On 26/02/13 20:41, Paul Colomiets wrote:
The problem with that is auto-reconnect. Subscriber sends a lot of subscriptions, more that the producer is able to accept. It is not processing them, so TCP pushback happens. Subscriber sees that the subscription stream is stuck and disconnects the peer. The producer tries to reconnect and immediately gets hit by a subscription storm. As so on ad infinitum. That's why I've written "if connection does no progress". I mean disconnect if no bytes where sent for 10 seconds, or something like that. It means that any number of subscriptions can be sent, even if it would take minutes to upload them. I think in all realistic situations (up to thousands subscriptions in up to few seconds) it will work. There is an edge case, when you create new subscriptions in the tight loop, and publisher can't keep up with it. But I don't think it's a situation that's need to be taken care of.

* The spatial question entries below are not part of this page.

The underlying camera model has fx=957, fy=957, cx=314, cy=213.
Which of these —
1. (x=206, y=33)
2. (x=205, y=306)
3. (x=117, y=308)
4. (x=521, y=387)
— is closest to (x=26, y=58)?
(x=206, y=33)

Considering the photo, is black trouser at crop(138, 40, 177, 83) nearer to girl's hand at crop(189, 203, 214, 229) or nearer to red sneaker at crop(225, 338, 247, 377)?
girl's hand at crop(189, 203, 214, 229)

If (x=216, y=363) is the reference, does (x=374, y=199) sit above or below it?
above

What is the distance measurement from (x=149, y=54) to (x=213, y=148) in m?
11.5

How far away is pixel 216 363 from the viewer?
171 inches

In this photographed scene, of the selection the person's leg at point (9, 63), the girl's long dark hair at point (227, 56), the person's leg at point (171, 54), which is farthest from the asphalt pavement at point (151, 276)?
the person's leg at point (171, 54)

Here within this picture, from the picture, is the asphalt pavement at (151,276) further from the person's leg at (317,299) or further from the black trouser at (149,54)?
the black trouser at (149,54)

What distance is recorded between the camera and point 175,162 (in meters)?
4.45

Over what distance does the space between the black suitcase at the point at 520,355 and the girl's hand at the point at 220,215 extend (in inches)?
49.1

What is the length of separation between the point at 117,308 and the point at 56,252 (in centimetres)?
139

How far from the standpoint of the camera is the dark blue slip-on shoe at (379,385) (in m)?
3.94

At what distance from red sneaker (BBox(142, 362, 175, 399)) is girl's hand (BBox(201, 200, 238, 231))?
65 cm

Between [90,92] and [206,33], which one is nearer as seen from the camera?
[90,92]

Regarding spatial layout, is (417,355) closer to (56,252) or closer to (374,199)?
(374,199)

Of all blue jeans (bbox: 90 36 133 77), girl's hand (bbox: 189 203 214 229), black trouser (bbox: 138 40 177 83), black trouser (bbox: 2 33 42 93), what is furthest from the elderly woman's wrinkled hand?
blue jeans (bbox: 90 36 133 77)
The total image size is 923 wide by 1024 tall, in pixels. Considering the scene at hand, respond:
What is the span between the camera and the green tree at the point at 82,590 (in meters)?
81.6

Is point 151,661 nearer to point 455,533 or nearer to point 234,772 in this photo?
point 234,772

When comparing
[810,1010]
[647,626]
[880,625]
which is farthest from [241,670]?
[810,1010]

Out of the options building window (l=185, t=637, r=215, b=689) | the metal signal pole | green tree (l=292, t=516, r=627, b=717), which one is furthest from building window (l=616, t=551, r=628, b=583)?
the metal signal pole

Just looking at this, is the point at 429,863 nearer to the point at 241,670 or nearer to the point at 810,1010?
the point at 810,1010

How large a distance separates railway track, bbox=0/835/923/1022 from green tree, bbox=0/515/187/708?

It's a single problem IMO. It can be formulated like this:"Given limited tx buffer (whether in kernel or in user space) what should be done when it gets full and user still wants to send new subscription."
Btw, speaking of realistic situation, I've just spoke to guys who are handling 130,000,000 subscriptions in ZeroMQ :)
Anyway, the problem can be split into 2 parts: 1. How to manage pushback. 2. What to do when it can't be managed any more.The options for the first are either relying on TCP (problem occurs when tx buffer limit is hit) or building a rate limiting algorithm on top (problem happens when the rate limit is exceeded) -- the latter being basically what you are proposing.
I would say that both are functionally equivalent (ie. the problem occurs when too much data is sent in too short a time) the only difference being that implementing rate limiting requires more work to be done.
The interesting part is what happens when the problem occurs (tx buffer full, rate limit exceeded). The options here are:
1. Drop => results in inconsistent message delivery 2. Pushback => hanged up publisher can stop the whole topologyThere's also the "reconnect" option which is just an evil variation on pushback. Instead of waiting for sending the remaining few bytes, it disconnects, reconnect and tries to send the whole subscription set anew.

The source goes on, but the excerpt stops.